GIVEN INSTRUCTION 1
In the post on Achilles protocol stack testing, what devices does the initial Achilles Certification focus on?
GIVEN INSTRUCTION 2
In the Achilles protocol stack testing post, write out the part between "Simply stated –" and "raise the bar.", inclusive, swapping "controller security" for "field device security".
GIVEN INSTRUCTION 3
Write the next part of the Achilles protocol stack testing post, picking up after its last sentence.
>> Begin PASSAGE PROVIDED
A lot to cover here so I’ll break this into parts.
Part 1 – Why Protocol Stack Testing
Achilles is a black box testing platform. For those new to testing, the term black box means the tester and tools have no internal knowledge of the device being tested. Achilles sends data to the device under test’s interface, evaluates the response, and verifies proper operation is maintained.
The initial Achilles Certification focuses on controllers – – PLC’s, RTU’s, IED’s and other field devices. Controllers have a bad history of falling over when any unexpected traffic is sent their way. We have seen this numerous times in assessments. In fact, many clients tell us to not even bother testing the controller because they know they will fail and have horror stories of broadcast or some other abnormal traffic causing problems in the past.
Simply stated – – the bar is set pretty low for controller security, and we see Achilles Certification as a near term way to significantly raise the bar.
Achilles Certification tests the protocol stack, such as Ethernet, TCP, HTTP, or Modbus TCP. A secure and reliable protocol stack is only one part of a secure implementation. The controller must be deployed with an appropriate security perimeter, support necessary security functions, be configured correctly, implement a least privilege methodology enforced by authentication and authorization, practice physical security and change control, and much more.
>> End PASSAGE PROVIDED
>> Begin RAW DATA
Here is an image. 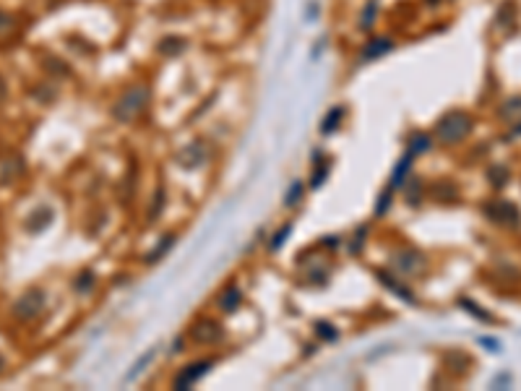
>> End RAW DATA
TASK RESPONSE 1
Controllers: PLC's, RTU's, IED's and other field devices.

TASK RESPONSE 2
Simply stated – – the bar is set pretty low for field device security, and we see Achilles Certification as a near term way to significantly raise the bar.

TASK RESPONSE 3
The factors in the previous sentence are what most of the security guideline and standards documents are attempting to specify. Look at NERC CIP, SP99 Part 4, IEEE P1686 and many others for examples. Once one or more standards are developed, with enough technical detail, it may be possible for a standards body to develop a certification program around these efforts. Developing these standards is not as easy as it seems as evidenced by the difficulty the IEEE P1686 team is having agreeing on a minimal set of security functions for IED’s. Probably the most promising technical standard / certification effort is ISA’s SP99 Part 4 and Automation Standards Compliance Institute, although both are in the early stages.
Even with proper configuration, change control, policy, … an attacker that can send a malformed packet that busts the protocol stack will be able to either crash or completely control of the device. This is why in the drawing below I have a secure and reliable protocol stack as the foundation in the many factors in device security.
Contributing Factors To Device Security
Developing a secure and reliable protocol stack is difficult, and performing quality assurance (QA) testing on the stack is very difficult. This is why controller vendors have been sending their products for Achilles testing for years now. Automated tools are needed to perform this QA, and there are a group of products going after this market.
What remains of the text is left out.